A Budget of Christmas Tales by Charles Dickens and Others
Chapter 7
"She's been somebody's pet," said the old woman, placing her on the floor. "She ain't always been like this."
The divine emotion of pity, so new to this forlorn creature, grew and swelled in her bosom. The man at the hall had _not_ lied, after all. Here was another of God's creatures as miserable as herself--nay, more so, for she had a roof to shelter her! And she could share it with this homeless one.
"Poor puss!" muttered old Marg, stroking the rough fur. "You're starvin', too, ain't ye? an' I ain't got nothin' to give ye, not a bite or a sup. Ah!"
Her eyes had fallen upon the discarded food. Eagerly she seized it and placed it before the cat; the starving creature gnawed greedily at the bone an instant, then looked up with a hopeless mew.
The old woman felt a keener pang of pity.
"Poor beast!" she said, with a bitter smile. "Ye can't eat 'em, can ye? No more could I! We're in the same box, puss! Old, an' toothless, an' nobody belongin' to us. We'll have to starve together, I guess. An' it's Christmas day! Did ye know that, puss?
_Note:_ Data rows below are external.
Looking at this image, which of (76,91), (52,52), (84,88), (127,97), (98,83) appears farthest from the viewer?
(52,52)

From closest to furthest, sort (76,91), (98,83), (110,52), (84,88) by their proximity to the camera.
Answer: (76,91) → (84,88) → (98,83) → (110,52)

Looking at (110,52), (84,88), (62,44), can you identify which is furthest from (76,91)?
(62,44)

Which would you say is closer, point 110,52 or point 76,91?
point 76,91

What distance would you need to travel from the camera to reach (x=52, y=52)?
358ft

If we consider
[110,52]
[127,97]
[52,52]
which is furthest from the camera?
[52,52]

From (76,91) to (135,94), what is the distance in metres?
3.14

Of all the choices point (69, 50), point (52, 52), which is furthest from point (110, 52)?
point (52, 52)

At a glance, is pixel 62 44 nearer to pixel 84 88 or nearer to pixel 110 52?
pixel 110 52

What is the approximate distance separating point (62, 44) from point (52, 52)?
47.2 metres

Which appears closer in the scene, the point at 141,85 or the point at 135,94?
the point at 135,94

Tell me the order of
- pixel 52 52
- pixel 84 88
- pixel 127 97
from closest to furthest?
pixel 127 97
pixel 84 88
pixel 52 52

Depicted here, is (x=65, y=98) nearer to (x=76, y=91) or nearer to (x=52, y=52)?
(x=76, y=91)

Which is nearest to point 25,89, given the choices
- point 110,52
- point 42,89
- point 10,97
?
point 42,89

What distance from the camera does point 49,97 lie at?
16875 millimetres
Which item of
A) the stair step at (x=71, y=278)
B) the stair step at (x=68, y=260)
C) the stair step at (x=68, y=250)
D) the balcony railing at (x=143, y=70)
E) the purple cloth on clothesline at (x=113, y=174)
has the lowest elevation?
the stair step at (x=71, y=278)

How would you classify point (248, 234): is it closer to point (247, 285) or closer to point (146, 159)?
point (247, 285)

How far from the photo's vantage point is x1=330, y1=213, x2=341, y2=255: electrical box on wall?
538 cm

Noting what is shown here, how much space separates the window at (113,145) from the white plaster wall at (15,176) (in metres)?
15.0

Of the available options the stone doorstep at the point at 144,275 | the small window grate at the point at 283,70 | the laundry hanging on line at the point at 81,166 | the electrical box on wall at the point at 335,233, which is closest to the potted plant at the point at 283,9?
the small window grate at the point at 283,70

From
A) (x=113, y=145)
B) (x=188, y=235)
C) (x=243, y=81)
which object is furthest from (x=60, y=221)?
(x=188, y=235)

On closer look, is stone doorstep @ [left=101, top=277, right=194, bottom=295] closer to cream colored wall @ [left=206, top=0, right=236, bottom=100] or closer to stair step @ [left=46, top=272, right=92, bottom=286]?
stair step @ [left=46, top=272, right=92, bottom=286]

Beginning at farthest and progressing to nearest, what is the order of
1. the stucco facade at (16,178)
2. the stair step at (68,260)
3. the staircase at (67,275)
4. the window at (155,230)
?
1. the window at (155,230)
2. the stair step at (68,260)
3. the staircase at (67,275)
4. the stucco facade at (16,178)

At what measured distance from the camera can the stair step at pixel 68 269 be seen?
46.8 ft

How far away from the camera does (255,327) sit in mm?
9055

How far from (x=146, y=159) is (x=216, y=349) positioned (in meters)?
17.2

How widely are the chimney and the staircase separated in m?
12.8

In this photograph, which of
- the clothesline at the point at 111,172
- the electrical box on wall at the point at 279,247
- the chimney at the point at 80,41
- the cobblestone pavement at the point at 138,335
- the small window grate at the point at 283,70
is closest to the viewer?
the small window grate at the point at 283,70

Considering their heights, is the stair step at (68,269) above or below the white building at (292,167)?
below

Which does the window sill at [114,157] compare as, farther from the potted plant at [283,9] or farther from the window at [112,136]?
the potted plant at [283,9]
Christmas day! Lord! Lord!"
The cat rubbed against her skirts, her eyes fixed upon her benefactor's. "Seems to understand every word I say!" old Marg muttered. "If only I had a drop o' milk for her now!"
Hobbling to the stove, she examined the battered tin can, letting the moonlight shine into its rusty depths. A little water or tea remained in it, and with this she moistened some of the bread and placed it before the cat, which devoured it now eagerly. Then she took the animal in her arms and laid herself down on the mattress, drawing the ragged covers over them. The cat nestled against her side; the warmth of the two poor bodies mingled, and both slept.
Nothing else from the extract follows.